→ **Work instructions**:
a: Summarize the article on how exploding stars stir galactic turbulence in two sentences.
b: Carry on the article about exploding stars and galactic turbulence from the point where it stops.

→ **Given passage**:
※
Supercomputer Reveals How Exploding Stars “Stir” the Galaxy from the Bottom Up

Caption (works for any): the explosions of dead stars extracted from a simulation of a galactic disk. The most intense colors indicate where the turbulence in the explosions is being generated from, which traces an unstable thin shell around the dead stars.
New research performed on the Trillium/SciNet Supercomputer at the University of Toronto reveals a fundamentally different mechanism by which exploding stars shape the turbulent structure of our galaxy. The study, authored by Dr. James Beattie, postdoctoral fellow at the Canadian Institute for Theoretical Astrophysics (CITA), was accepted for publication in The Astrophysical Journal Letters. It challenges long-standing assumptions about how turbulence is generated and sustained in the interstellar medium.
Turbulence—the chaotic, swirling motion of gas—is a fundamental process in astrophysics, influencing everything from star formation to the transport of energy and magnetic fields across galaxies. For decades, scientists have largely assumed that turbulence in the Milky Way follows a classical cascade: energy injected at large scales breaks down into progressively smaller eddies (vortices or “swirls”), consistent with the well-known Kolmogorov picture.
※
→ **Given data**:
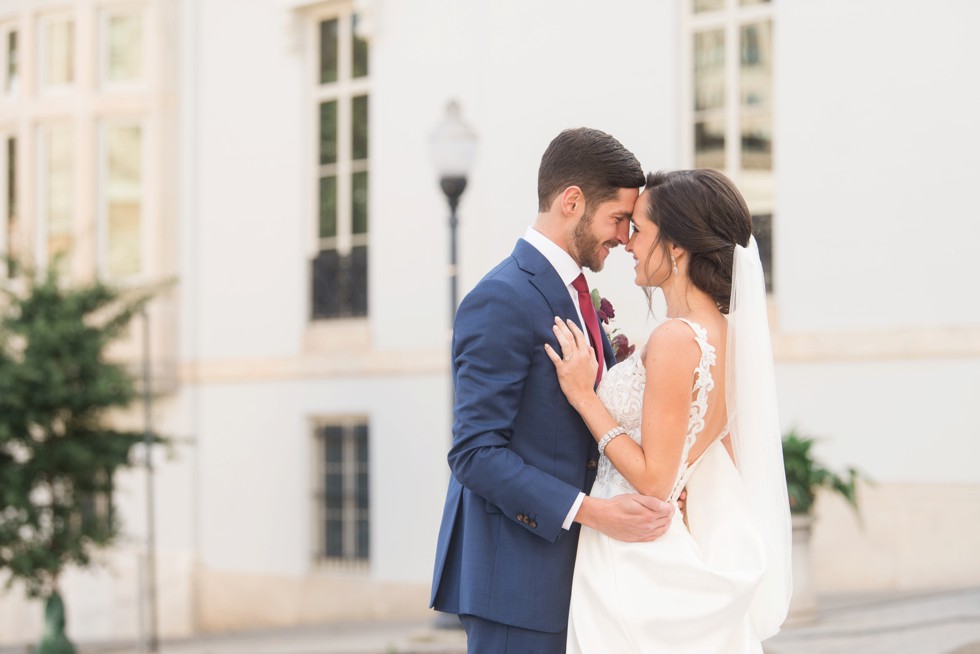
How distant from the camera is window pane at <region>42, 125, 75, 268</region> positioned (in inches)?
※
→ **Expected results**:
a: A study by Dr. James Beattie, a postdoctoral fellow at the Canadian Institute for Theoretical Astrophysics, was performed on the Trillium/SciNet Supercomputer at the University of Toronto and accepted for publication in The Astrophysical Journal Letters. It reveals a fundamentally different mechanism by which exploding stars shape the galaxy's turbulent structure, challenging the long-standing assumption that turbulence in the Milky Way follows a classical Kolmogorov cascade from large-scale energy injection down to progressively smaller eddies.

b:
However, this new work demonstrates that supernova remnants—the expanding shells of gas left behind by stellar explosions—can instead inject turbulence at small scales that, then, propagates upward to larger scales through an inverse cascade. This finding suggests that the dominant source of galactic turbulence may not operate in the way previously thought. Instead of a top-down energy transference (dying out of energy), it’s a bottom-up build-up. His research shows that supernova explosions create microscopic, chaotic swirls first. Those tiny swirls then merge and push their energy upward, eventually creating the massive, large-scale turbulence that shapes our entire galaxy.
“Our results show that the structure of turbulence in the galaxy carries a direct imprint of the physical instabilities that occur in supernova remnants,” said Dr. Beattie. “Rather than simply decaying or cascading downward, turbulence generated at the interfaces within these remnants can grow and reorganize, ultimately influencing dynamics on galactic scales.”
The research identifies the contact discontinuity—the unstable boundary between hot, shocked ejecta and cooler surrounding gas—as a key site of turbulence generation. Instabilities and strong baroclinic effects at this interface drive the formation of vortical motions that seed turbulence at relatively small spatial scales. From there, nonlinear interactions transfer energy to larger scales, producing a turbulent spectrum that deviates significantly from classical expectations.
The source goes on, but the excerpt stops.